== Exercises ==
- 1) From the account of the Pineapple Air flight below, list every name of a place or company that the account gives.
- 2) Go on with the account of the Pineapple Air flight below, picking up after its final sentence about the crumpled manifest and the calculator.

== Passage shown ==
Two days later, my husband worked up the audacity to say,
“Were you looking out of the cockpit window when we landed? Sideways!” Was it
more horrifying that I had a view through the cockpit window or that we nearly tumbled
into the Eleuthera International Airport stall belly over back? 






At the
Pineapple Air desk in Nassau, I reluctantly surrendered my carry-on bag, then my
husband and I and a smattering of additional passengers exited the double doors
to the tarmac. An airline employee locked them behind us. As I mend the rips in
my recollection, stitching together snatches I deleted, it occurs to me that she
anticipated our urge to sprint back and rattle the hinges until someone met our
desperate eyes and denied us access anyway. 






Peering
around the airfield, I searched for Pineapple Air jet. “Where is our plane?” I
muttered, even while ascending the steps of a 12-seat, double-prop,
puddle-jumper. Two pilots kneaded themselves into the cockpit. One clicked open
his window to accept the flight manifest scribbled on a yellow legal pad page,
which he crumpled under the solar-powered calculator balanced between their seats.

== Stored data ==

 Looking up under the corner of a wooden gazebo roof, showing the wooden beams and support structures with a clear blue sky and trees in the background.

==

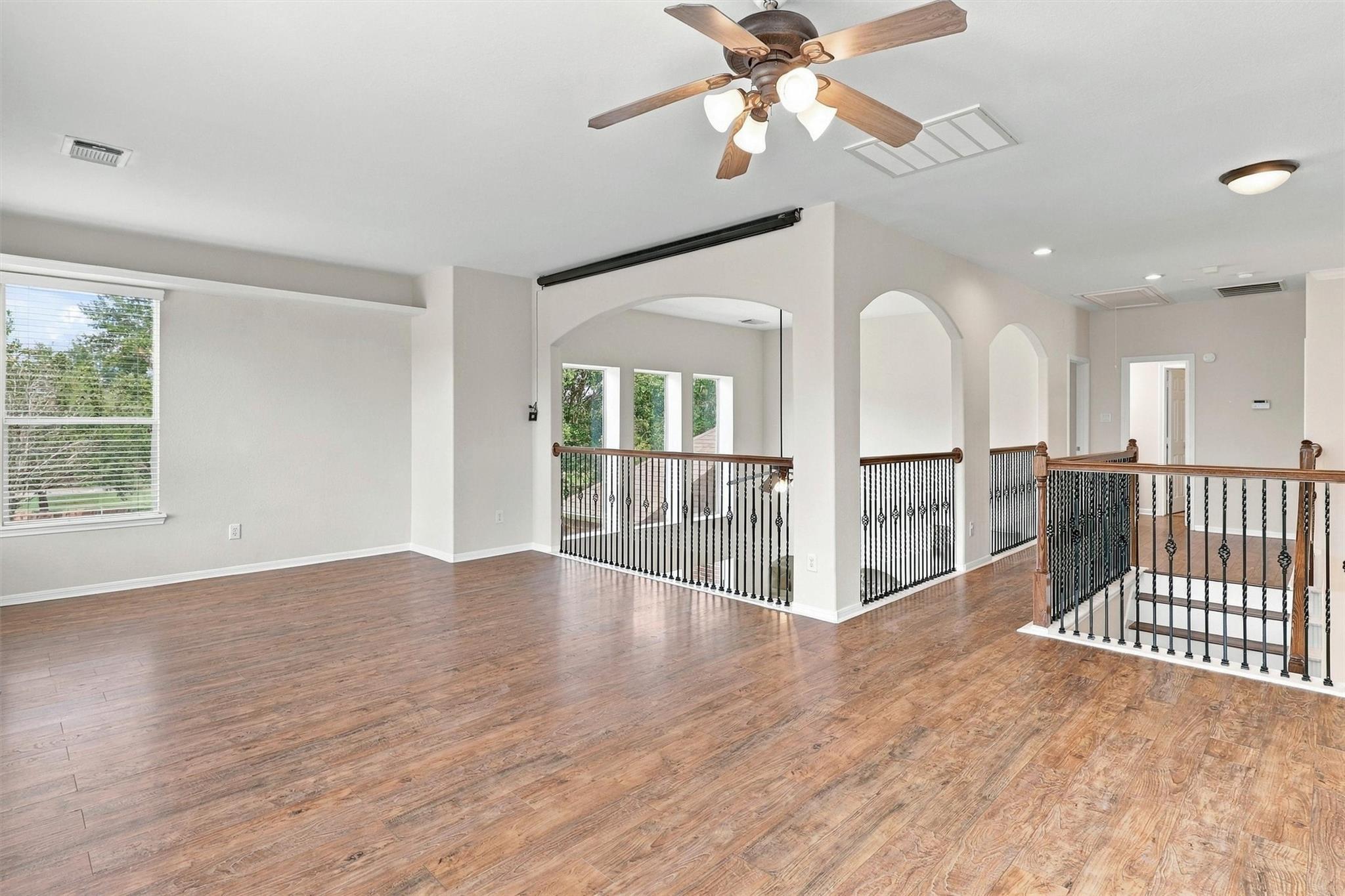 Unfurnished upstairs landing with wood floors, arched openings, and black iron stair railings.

== Answers given ==
- 1)
Eleuthera International Airport
Pineapple Air
Nassau

- 2)
No stewardess pointed out the exit door or alerted us to
life vests under our seats or told us how to use oxygen masks. There were no
life vests. There were no oxygen masks.  The exit was obvious.

No one instructed us to fasten our seatbelts or stow our personal
items. Five people did. Three didn’t. A woman in front of me played Candy Crush
on her phone during takeoff. No one cared. If the plane went down, flying
debris, seatbelts and cell phones would be the least of our worries.




Eight backseat drivers watched the cockpit duo manipulate
the controls. I braced myself for the pilot on the left to look over his
shoulder to reverse the plane.




Aft, I spotted my suitcase piled in the cargo hold. It was
carry-on luggage after all. 




Once in
the air, white caps boiled in the ocean not far below us.  I nudged my husband and pointed to a duct-taped
square on the ceiling. “That’s where someone tried to dig out a life boat,” I yelled
over the engines.  “Planes like this
float,” my beloved concocted, but he checked his pocket for his passport in
case the authorities would need to identify his body. 




I took inventory,
too. If we went down in the Caribbean, we could collect rain in my shoes. My inflatable
neck pillow would hold my head above water. I rehearsed the junior-lifesaving
technique of tying knots in the legs of my pants and filling them with air for
flotation. At the bottom of my purse, I found a pen with a flashlight on it. We
could signal for help and cross the lost off of the manifest. I had a ration of
pretzels saved from the Atlanta to Nassau flight.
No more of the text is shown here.